Democracy in America: Historical-Critical Edition of De la démocratie en Amérique, ed. Eduardo Nolla, translated from the French by James T. Schleifer. A Bilingual French-English editions, (Indianapolis: Liberty Fund, 2010). Vol. 3.

Part of: Democracy in America: Historical-Critical Edition, 4 vols.

About Liberty Fund:

Liberty Fund, Inc. is a private, educational foundation established to encourage the study of the ideal of a society of free and responsible individuals.


chapter 14a

Of the Literary Industryb

Democracy not only makes the taste for letters penetrate the industrial classes, it introduces the industrial spirit into literature.

[In aristocratic centuries you often take literature as a career, and in the others as a trade.]

In aristocracies, readers are particular and few; in democracies, it is less difficult to please them, and their number is prodigious. As a result, among aristocratic peoples, you can hope to succeed only by immense efforts, and these efforts which can bring a great deal of glory cannot ever gain much money; while among democratic nations, a writer can hope to obtain without much cost a mediocre fame and a great fortune.c For that, he does not have to be admired; it is enough that he is enjoyed.d

The always growing crowd of readers and the continual need that they have for something new assures the sales of a book that they hardly value.

In times of democracy, the public often acts toward authors like kings ordinarily do toward their courtiers; it enriches them and despises them. What more is needed for the venal souls who are born in courts, or who are worthy to live there?

Democratic literatures always swarm with these authors who see in letters only an industry,e and, for the few great writers that you see there, you count sellers of ideas by the thousands.

[a. ] Democracy not only makes the taste for letters penetrate the industrial classes, it introduces the industrial spirit into literature.

Since readers are very numerous and very easy to satisfy because of the absolute need that they have for something new, you can make your fortune by constantly producing a host of new but imperfect works. You thus easily enough attain a small glory and a great fortune.

Democratic literatures for a small number of great writers swarm with sellers of ideas (YTC, CVf, p. 15).

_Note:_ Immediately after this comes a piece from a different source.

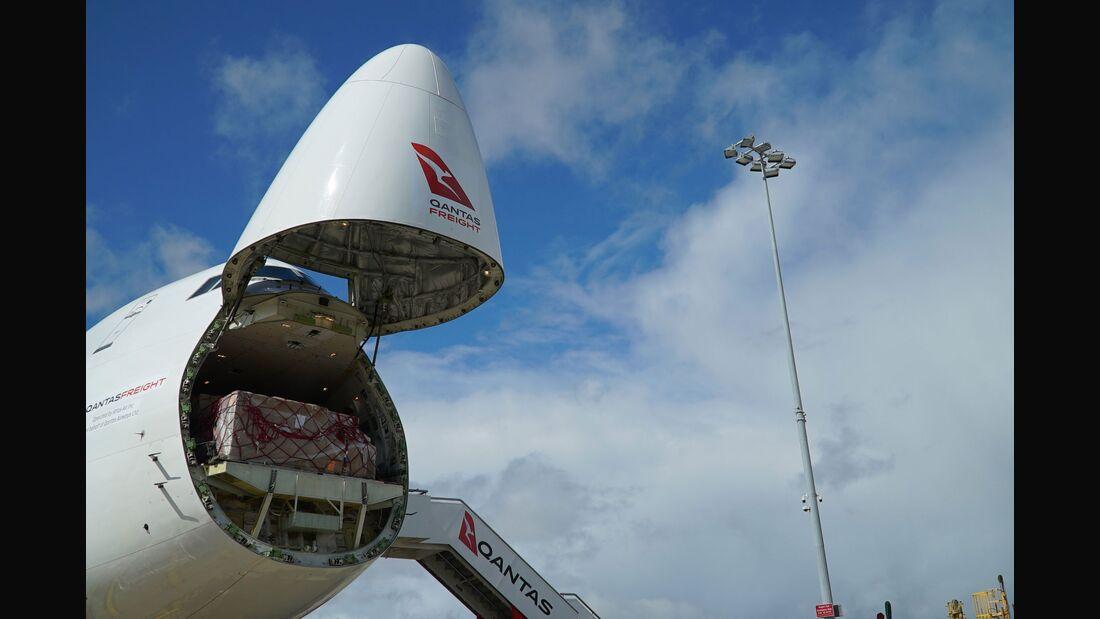 Boeing 748-8F Frachter von Atlas Air wird für Qantas Freight betrieben.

[b. ] On the jacket of the chapter: “Small chapter that seems to me too short (given its merit) and that must, I believe, be combined or even destroyed.” In the manuscript you also find a draft of the chapter, but no rubish exists for it. The central idea of this chapter, as Reino Virtanen (“Tocqueville and the Romantics,” Symposium 13, no. 2, 1959, p. 180) has remarked, recalls the article of Sainte-Beuve, “De la littérature industrielle,” Revue des deux mondes, 19, 1839, pp. 675–91. Cf. Marie, I, p. 248.

[c. ] In the draft: “It would be very useful to know what Corneille, Racine and Voiture gained from their works.”

[d. ] In the draft:

Not only do the Americans make few books, but also most of their books seem written solely with profit in view. You would say that in general their authors see in literature only an industry and cultivate letters in the same spirit that they clear virgin forests. That is easily understood.

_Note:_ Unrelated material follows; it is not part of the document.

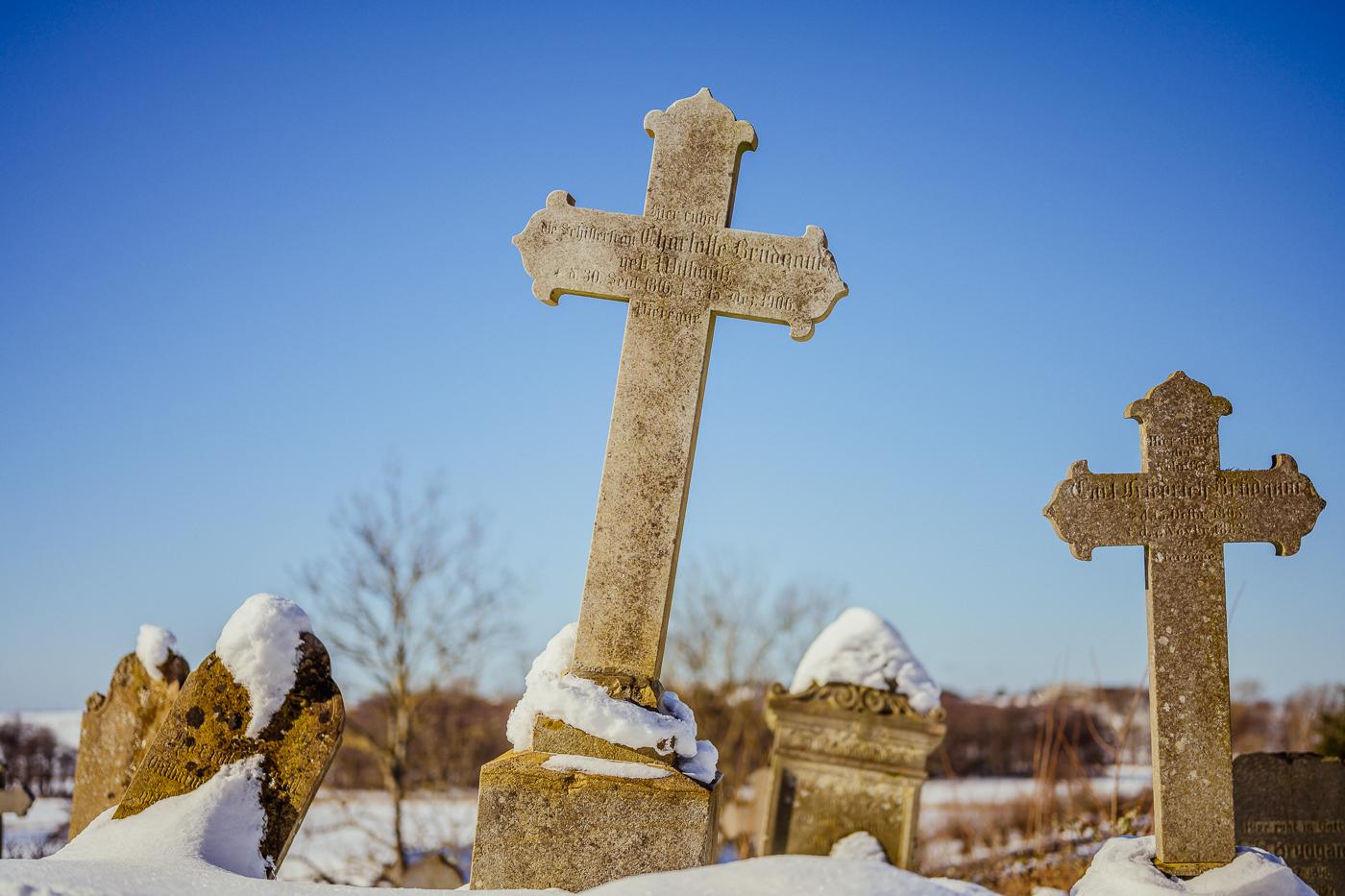 Alte Grabsteine im Schnee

[In the margin: This must probably be deleted, for the Americans cannot present the image of opposites.

If in literature they are subject to the aristocratic genius of the English, as I said previously, how can they present the vices of the literary genius of democracies?

That is not yet clear however.]/

The fault comes in the word literature. The Americans do not have literature, but they have books and what I am saying about their books is true.

[e. ] In the draft: “Authors desire money more than in aristocratic centuries because money is everything./

“They earn money more easily because of the multitude of readers./“And the less they aim for perfection, the more of it they earn.”